Findings from SEON and the Identity Threat Research Center make it clear that fraud is prevalent across all industries and is increasing. Broken down by industry:
· Most victims: manufacturing and utilities, 49,775,124; technology, 44,035,156; healthcare: 28,045,658.
· Most data compromises: healthcare, 330; financial services, 279 compromises; manufacturing and utilities, 222 compromises.
The Best Fraud Prevention and Detection Methods
“With this many fraud attacks happening across all industries, it is important that businesses and individuals consider improving their fraud prevention tactics,” said Varga in the report. “We have seen how fraudsters can obtain various types of personal information.” SEON suggests that the capability to verify who consumers really are is a great first step in preventing fraud.
SEON in its report offered the best ways to avoid fraud:
Data enrichment: This process aggregates external data to complete a picture of a user, for example, reverse email lookup can signal how risky the user is based on the single data point of an email address.
Social media lookup: “A powerful way to learn if your user has a social media presence.” This allows compliance to verify someone’s identity. “Make sure that your solution can check as many social media networks in as many regions as possible.”

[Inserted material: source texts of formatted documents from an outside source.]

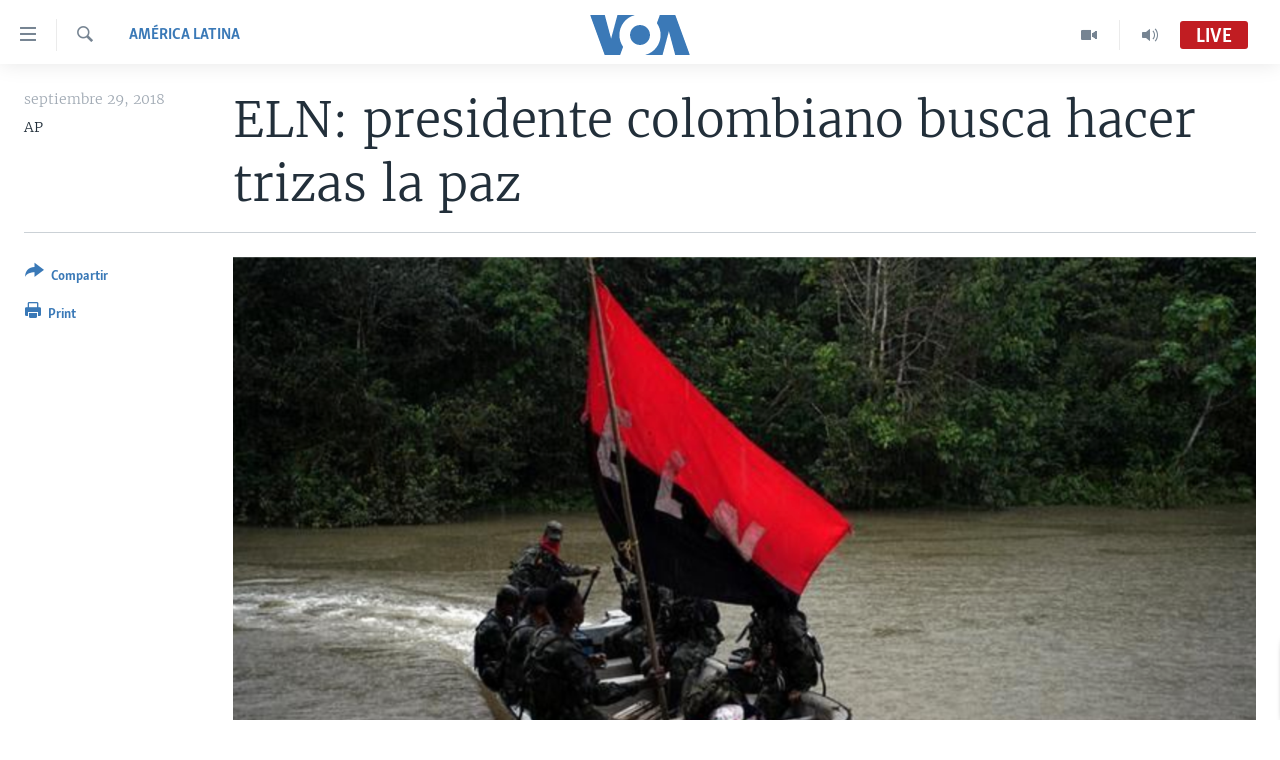

--- FILE ---
content_type: text/html; charset=utf-8
request_url: https://www.vozdeamerica.com/captcha/ajax.html
body_size: 556
content:
<!DOCTYPE html>
<html>
<head>
<title>Captcha</title>
<meta charset="utf-8" />
<link href="/Content/responsive/VOA/es/VOA-es.css?&amp;av=0.0.0.0&amp;cb=306" rel="stylesheet"/>
</head>
<body>
<img class="form__captcha-img" src="/captcha/X6UVU8QG36N2YPDF0C54YEYKO.png?rand=678657461" alt="Captcha challenge image"/>
<input class="form__input form__input--captcha" type="text" name="simple-captcha-response" data-empty-message="Please fill-in the captcha operation result." data-format-message="Result of the operation must be a positive number." maxlength="2"/>
<input class="form__input m-t-sm" type="hidden" name="simple-captcha-identifier" value="X6UVU8QG36N2YPDF0C54YEYKO"/>
</body>
</html>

Custom risk scoring: This assures the results adapt to a business. “This is not only important to improve accuracy, but also to automate the approval, review, or rejection of certain user actions.”
Machine learning: A collection of artificial intelligence algorithms trained with historical data, can implement risk rules to block or allow certain user actions, such as suspicious logins, identity theft, or fraudulent transactions.
Device fingerprinting: Collects information about a user’s device, such as browser and hardware, as they connect to a website, app or other server. This helps websites track the user’s actions and visits, and assesses whether their intentions are fraudulent.